> **DIRECTIONS FOR THIS TASK**
Copy out the lines from the line with "Of the group" to the line with "4. drum hoop (bbox: 180 138 237 171)", swapping "jacket sleeve" for "coat sleeve" and leaving all else unchanged.

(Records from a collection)
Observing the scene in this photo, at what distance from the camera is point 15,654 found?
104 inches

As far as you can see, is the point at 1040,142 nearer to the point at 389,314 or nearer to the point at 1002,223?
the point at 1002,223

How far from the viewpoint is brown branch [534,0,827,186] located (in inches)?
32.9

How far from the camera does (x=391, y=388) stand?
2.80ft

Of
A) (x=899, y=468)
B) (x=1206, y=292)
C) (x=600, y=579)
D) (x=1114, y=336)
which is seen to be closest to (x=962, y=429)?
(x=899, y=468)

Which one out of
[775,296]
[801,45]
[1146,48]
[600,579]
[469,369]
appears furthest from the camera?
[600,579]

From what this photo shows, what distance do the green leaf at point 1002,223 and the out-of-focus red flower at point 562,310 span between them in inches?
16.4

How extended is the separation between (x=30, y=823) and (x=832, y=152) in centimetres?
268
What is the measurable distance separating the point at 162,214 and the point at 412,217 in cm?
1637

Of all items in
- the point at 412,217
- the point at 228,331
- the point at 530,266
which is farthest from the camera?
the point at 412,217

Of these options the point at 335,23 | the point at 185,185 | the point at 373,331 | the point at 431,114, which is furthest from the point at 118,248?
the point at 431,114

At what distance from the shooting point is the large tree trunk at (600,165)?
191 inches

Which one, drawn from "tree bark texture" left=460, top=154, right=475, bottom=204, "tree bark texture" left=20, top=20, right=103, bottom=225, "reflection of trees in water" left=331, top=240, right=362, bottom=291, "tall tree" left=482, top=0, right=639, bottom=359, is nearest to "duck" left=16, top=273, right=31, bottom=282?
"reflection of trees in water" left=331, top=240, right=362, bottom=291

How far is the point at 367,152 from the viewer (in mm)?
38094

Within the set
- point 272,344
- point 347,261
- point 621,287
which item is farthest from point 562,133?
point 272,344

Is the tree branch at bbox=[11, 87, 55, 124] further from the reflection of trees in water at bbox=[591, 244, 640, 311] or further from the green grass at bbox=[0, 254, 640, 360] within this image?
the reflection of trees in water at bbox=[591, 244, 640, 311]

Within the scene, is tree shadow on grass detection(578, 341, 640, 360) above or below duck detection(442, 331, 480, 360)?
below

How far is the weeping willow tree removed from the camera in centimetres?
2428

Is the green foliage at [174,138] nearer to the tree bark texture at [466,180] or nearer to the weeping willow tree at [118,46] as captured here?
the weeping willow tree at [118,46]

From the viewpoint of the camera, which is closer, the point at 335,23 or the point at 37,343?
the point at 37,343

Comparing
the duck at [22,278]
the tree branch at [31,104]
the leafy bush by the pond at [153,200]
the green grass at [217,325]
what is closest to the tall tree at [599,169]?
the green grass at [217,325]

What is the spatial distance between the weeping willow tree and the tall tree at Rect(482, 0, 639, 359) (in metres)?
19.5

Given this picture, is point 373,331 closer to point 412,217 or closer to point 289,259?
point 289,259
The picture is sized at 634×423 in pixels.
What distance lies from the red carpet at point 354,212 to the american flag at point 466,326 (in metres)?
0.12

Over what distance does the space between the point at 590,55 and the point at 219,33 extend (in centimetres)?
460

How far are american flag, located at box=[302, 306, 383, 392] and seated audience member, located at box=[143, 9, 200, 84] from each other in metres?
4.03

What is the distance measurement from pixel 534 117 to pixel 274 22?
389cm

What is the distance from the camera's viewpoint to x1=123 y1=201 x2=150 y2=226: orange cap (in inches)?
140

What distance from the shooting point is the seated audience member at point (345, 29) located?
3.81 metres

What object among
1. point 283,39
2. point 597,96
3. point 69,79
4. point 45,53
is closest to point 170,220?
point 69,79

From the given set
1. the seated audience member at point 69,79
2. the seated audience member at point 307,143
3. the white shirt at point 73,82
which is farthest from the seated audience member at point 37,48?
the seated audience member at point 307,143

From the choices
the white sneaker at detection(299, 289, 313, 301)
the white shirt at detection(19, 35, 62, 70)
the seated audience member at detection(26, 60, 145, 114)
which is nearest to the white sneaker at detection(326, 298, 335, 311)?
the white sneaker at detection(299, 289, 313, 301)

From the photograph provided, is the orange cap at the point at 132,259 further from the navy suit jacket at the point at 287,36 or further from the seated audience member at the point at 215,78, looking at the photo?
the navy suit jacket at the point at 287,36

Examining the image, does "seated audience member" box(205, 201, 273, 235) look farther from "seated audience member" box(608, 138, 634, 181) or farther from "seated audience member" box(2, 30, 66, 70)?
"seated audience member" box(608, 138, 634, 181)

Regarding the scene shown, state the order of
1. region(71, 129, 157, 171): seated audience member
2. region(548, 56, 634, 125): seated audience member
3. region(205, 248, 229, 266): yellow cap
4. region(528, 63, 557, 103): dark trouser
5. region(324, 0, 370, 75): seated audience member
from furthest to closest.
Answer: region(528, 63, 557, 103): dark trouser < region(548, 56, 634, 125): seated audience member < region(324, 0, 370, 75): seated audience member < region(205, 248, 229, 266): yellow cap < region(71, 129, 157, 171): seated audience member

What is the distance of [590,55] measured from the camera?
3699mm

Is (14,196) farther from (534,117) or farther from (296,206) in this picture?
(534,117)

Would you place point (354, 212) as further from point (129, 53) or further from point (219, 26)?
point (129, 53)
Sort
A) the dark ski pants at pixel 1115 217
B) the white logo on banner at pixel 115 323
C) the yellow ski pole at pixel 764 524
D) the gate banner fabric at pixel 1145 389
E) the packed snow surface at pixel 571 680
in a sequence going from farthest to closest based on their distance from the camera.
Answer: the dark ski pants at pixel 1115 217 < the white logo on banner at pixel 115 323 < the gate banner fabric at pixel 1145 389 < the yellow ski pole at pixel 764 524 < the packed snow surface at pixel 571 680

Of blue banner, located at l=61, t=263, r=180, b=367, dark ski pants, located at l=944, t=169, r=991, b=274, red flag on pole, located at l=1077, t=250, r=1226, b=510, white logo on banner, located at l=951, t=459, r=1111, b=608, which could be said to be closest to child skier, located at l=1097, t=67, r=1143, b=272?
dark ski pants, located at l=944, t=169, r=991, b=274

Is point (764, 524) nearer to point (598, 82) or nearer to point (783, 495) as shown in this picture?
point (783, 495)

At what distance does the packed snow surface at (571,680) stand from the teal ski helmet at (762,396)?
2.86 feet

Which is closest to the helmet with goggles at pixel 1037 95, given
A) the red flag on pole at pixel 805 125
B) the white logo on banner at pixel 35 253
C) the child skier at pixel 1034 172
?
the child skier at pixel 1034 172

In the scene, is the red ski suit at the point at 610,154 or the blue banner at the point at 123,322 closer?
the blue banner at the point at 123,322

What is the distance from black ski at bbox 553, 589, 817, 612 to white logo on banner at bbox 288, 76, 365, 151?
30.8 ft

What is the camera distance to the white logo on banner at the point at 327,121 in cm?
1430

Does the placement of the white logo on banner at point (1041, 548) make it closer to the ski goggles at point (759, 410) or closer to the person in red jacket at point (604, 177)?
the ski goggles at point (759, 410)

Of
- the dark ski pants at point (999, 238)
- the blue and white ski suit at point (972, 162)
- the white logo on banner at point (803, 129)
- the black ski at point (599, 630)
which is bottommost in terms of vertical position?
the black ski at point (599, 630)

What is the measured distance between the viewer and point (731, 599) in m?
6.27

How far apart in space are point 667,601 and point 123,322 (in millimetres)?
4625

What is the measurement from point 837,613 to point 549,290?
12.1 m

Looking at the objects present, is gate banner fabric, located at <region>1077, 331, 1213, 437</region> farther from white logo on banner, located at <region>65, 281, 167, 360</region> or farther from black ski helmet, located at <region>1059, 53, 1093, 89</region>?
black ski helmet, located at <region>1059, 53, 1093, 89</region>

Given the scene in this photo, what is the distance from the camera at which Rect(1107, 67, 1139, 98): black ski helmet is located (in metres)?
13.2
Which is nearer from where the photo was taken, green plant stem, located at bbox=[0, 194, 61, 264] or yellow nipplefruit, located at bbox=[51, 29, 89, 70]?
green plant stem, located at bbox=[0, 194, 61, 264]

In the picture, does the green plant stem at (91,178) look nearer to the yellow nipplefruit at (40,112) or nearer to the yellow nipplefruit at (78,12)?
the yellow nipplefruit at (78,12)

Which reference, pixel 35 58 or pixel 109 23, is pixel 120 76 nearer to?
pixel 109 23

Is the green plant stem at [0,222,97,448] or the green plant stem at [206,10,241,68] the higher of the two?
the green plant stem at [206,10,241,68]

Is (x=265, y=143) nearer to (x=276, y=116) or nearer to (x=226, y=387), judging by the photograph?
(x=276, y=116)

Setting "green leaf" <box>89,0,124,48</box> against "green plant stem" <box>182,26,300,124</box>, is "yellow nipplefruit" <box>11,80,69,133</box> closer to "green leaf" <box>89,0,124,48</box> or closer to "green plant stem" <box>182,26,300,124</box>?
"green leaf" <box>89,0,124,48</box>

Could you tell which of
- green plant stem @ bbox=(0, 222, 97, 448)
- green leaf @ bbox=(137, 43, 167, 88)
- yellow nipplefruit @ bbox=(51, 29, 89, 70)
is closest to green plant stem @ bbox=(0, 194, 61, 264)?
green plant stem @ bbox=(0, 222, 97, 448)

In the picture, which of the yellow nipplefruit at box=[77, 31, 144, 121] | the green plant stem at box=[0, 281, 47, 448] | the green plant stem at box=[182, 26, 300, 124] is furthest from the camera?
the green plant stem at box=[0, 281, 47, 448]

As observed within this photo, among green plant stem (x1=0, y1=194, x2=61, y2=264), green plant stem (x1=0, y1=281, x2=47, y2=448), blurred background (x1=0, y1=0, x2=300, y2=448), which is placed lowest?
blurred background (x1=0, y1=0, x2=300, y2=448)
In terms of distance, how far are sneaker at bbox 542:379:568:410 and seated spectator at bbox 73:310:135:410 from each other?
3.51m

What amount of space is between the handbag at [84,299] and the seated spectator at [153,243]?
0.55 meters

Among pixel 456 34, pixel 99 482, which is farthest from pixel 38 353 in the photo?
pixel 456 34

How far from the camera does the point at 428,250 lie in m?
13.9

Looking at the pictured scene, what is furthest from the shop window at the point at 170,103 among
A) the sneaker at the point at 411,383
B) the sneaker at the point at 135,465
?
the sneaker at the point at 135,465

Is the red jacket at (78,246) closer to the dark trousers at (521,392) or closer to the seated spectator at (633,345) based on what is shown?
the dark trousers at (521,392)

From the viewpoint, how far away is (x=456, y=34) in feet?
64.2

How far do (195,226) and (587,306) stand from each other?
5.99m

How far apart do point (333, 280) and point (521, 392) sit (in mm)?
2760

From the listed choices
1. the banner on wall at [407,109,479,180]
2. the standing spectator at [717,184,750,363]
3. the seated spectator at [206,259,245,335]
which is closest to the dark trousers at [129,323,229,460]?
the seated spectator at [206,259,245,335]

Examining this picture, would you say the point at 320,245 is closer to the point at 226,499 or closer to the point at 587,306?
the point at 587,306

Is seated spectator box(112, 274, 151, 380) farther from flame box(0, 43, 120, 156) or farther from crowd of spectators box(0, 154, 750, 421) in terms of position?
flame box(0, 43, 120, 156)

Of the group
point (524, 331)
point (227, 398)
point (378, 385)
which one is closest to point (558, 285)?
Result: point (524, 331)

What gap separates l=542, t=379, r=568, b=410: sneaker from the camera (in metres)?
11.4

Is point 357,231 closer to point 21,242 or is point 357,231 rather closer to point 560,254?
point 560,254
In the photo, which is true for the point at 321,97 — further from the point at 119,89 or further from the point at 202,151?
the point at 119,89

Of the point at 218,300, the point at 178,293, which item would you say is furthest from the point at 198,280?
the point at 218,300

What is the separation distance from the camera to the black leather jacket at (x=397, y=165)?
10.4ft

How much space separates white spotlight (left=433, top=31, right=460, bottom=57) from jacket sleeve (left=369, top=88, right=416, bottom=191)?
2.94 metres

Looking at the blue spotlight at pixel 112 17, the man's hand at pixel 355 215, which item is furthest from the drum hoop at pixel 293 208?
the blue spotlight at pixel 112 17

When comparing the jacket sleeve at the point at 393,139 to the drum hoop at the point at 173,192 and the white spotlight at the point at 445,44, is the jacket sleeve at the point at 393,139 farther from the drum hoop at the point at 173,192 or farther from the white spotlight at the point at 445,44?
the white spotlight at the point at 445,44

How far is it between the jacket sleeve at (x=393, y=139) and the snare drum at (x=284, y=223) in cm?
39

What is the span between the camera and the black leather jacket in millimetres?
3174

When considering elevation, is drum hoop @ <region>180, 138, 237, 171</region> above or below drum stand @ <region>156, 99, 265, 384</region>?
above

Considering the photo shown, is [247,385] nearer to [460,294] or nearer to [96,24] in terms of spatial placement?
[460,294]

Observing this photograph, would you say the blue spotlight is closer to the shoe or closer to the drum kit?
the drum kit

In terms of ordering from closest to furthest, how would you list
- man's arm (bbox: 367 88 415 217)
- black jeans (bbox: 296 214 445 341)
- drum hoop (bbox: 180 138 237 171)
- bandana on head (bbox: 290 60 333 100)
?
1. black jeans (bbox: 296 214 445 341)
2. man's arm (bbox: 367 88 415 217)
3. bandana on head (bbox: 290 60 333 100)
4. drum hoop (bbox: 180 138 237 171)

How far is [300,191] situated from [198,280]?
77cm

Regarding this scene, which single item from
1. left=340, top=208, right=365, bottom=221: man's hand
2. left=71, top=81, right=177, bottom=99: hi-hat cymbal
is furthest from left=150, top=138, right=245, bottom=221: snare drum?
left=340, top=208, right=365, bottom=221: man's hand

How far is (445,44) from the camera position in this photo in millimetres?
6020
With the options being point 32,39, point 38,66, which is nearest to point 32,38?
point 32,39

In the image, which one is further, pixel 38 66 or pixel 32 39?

> **EXERCISE RESULT**
Of the group
point (524, 331)
point (227, 398)
point (378, 385)
which one is closest to point (558, 285)?
Result: point (524, 331)

What gap separates l=542, t=379, r=568, b=410: sneaker from the camera (in metres)?
11.4

Is point 357,231 closer to point 21,242 or is point 357,231 rather closer to point 560,254?
point 560,254
In the photo, which is true for the point at 321,97 — further from the point at 119,89 or further from the point at 202,151?
the point at 119,89

Of the point at 218,300, the point at 178,293, which item would you say is furthest from the point at 198,280?
the point at 218,300

What is the separation distance from the camera to the black leather jacket at (x=397, y=165)?
10.4ft

How much space separates white spotlight (left=433, top=31, right=460, bottom=57) from coat sleeve (left=369, top=88, right=416, bottom=191)?
2.94 metres

Looking at the blue spotlight at pixel 112 17, the man's hand at pixel 355 215, which item is furthest from the drum hoop at pixel 293 208?
the blue spotlight at pixel 112 17

When comparing the coat sleeve at the point at 393,139 to the drum hoop at the point at 173,192 and the white spotlight at the point at 445,44, is the coat sleeve at the point at 393,139 farther from the drum hoop at the point at 173,192 or farther from the white spotlight at the point at 445,44?
the white spotlight at the point at 445,44

How far is it between the coat sleeve at (x=393, y=139) and the snare drum at (x=284, y=223) in cm?
39

What is the span between the camera and the black leather jacket in millimetres?
3174

When considering elevation, is drum hoop @ <region>180, 138, 237, 171</region> above or below drum stand @ <region>156, 99, 265, 384</region>?
above

Considering the photo shown, is [247,385] nearer to [460,294] or nearer to [96,24] in terms of spatial placement?
[460,294]

Observing this photograph, would you say the blue spotlight is closer to the shoe or closer to the drum kit?
the drum kit

In terms of ordering from closest to furthest, how would you list
- man's arm (bbox: 367 88 415 217)
- black jeans (bbox: 296 214 445 341)
- drum hoop (bbox: 180 138 237 171)
- bandana on head (bbox: 290 60 333 100)
?
1. black jeans (bbox: 296 214 445 341)
2. man's arm (bbox: 367 88 415 217)
3. bandana on head (bbox: 290 60 333 100)
4. drum hoop (bbox: 180 138 237 171)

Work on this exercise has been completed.